It's that time of year! Garden season... May your tomatoes over flow in abundance, and may I help you figure out what to do with them.
The recipe I make for sun dried tomatoes are not only highly flavored, soaked in olive oil with fresh thyme chunks of garlic and an essential oil goodie, but these sun-kissed beauties are a concentrated source of nutrients. Tomatoes provide vitamins C and K, iron, and lycopene, an antioxidant associated with lower risk of certain cancers.
My secret not-so-secret weapon (now) that I add to my sun dried tomatoes is Young Livings Basil Vitality oil. It has a sweet, warm scent and flavor. Using an essential oil gives you a brighter flavor than dried herbs without the hassle of fresh herbs.
Young Living’s Basil Vitality essential oil pairs well with savory foods, but you can also add its sweet, slightly peppery flavor to any meal. You can try Basil Vitality oil with sauces, breads, soups, chicken, or seafood. Or try a sweet concoction like basil-strawberry lemonade. If you want a lighter basil flavor in your dish, dip a toothpick in the oil and swirl it in your preparations.
With that said using essential oils in food is ONLY recommended with Young Living Essential Oils as it is the ONLY brand of essential oils on the market currently approved by the FDA for internal consumption.
To order your own basil essential oil please use this link.
To make the sun dried tomatoes I used my dehydrator and followed these steps.
- Slice tomatoes into uniform thickness (so they dry at about the same rate). I then seasoned generously with dry herbs.
- Place on dehydrator trays (using non-stick sheets) or on a cookie sheet if using your oven. Once they are partially dry (i.e. not "goopy" anymore, remove the non-stick sheets and dry directly on the rack for quicker drying.

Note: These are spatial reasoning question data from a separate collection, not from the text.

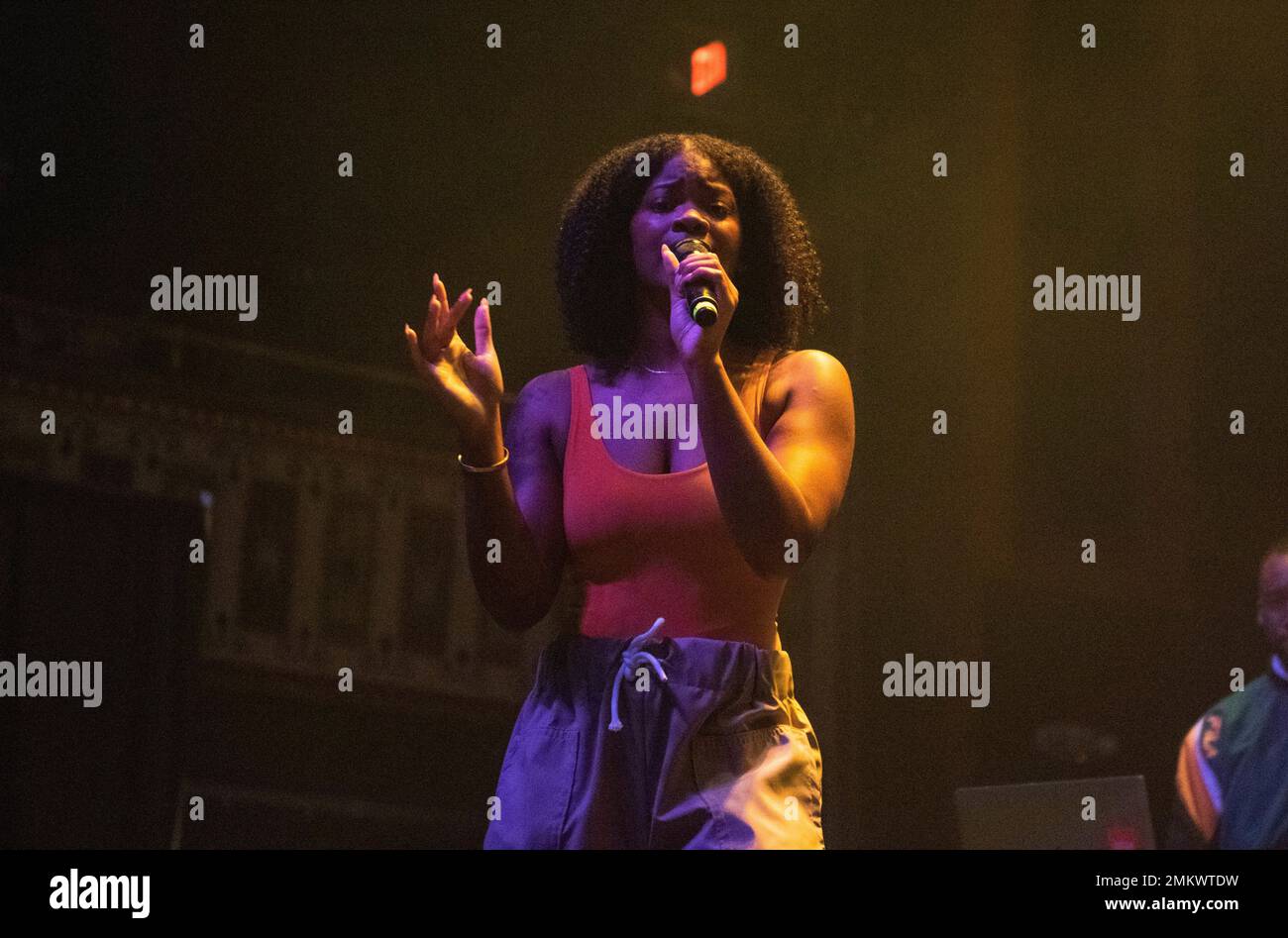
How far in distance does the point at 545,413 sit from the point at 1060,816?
124 centimetres

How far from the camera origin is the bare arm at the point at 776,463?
1729mm

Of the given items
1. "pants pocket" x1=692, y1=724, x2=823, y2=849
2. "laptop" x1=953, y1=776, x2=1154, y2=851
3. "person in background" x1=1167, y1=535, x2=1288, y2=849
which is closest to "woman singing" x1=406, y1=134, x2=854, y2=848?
"pants pocket" x1=692, y1=724, x2=823, y2=849

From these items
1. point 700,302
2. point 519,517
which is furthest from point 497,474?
point 700,302

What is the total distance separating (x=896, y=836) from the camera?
317 cm

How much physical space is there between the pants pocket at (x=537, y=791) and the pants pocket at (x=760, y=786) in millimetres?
152

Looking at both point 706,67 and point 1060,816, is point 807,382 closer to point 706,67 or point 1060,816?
point 1060,816

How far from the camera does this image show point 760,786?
1.75m

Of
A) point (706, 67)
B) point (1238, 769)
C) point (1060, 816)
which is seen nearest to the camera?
point (1060, 816)

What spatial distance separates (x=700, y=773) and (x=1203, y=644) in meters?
1.64

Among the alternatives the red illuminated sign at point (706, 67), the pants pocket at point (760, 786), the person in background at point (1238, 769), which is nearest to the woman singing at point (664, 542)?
the pants pocket at point (760, 786)

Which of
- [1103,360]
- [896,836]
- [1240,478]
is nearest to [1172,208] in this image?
[1103,360]

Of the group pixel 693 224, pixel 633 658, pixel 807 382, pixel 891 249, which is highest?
pixel 891 249

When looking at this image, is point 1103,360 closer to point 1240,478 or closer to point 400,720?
point 1240,478

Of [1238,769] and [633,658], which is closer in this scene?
[633,658]
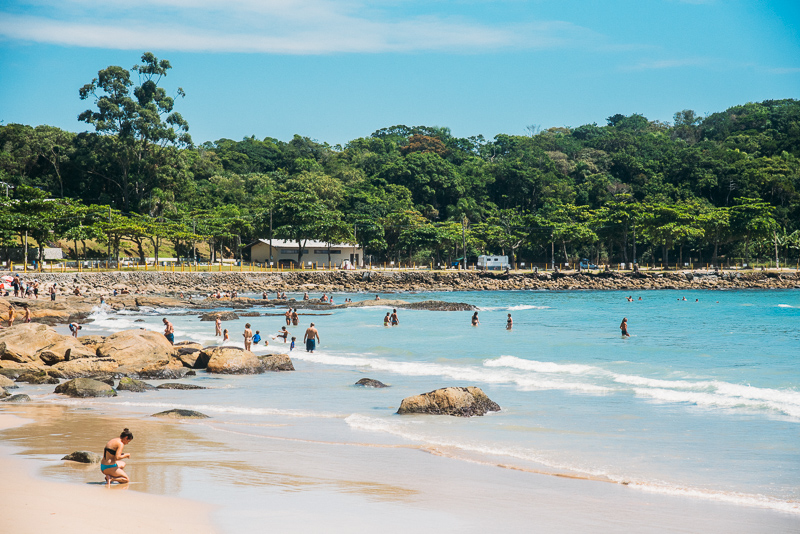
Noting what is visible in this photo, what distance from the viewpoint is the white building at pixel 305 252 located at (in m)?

- Dry until no moisture remains, but tomatoes are still flexible. (Don't worry - if they get stiff and dry, they still taste great! They are going to soak in olive oil goodness)
- Store in an airtight container, filled with olive oil, chunks of garlic, and fresh thyme from my garden AND ONE drop of basil Young Living essential oil in a dark and dry space.
And then enjoy for upto 2 months (mine never last this long), for a longer shelve life canning method is highly suggested.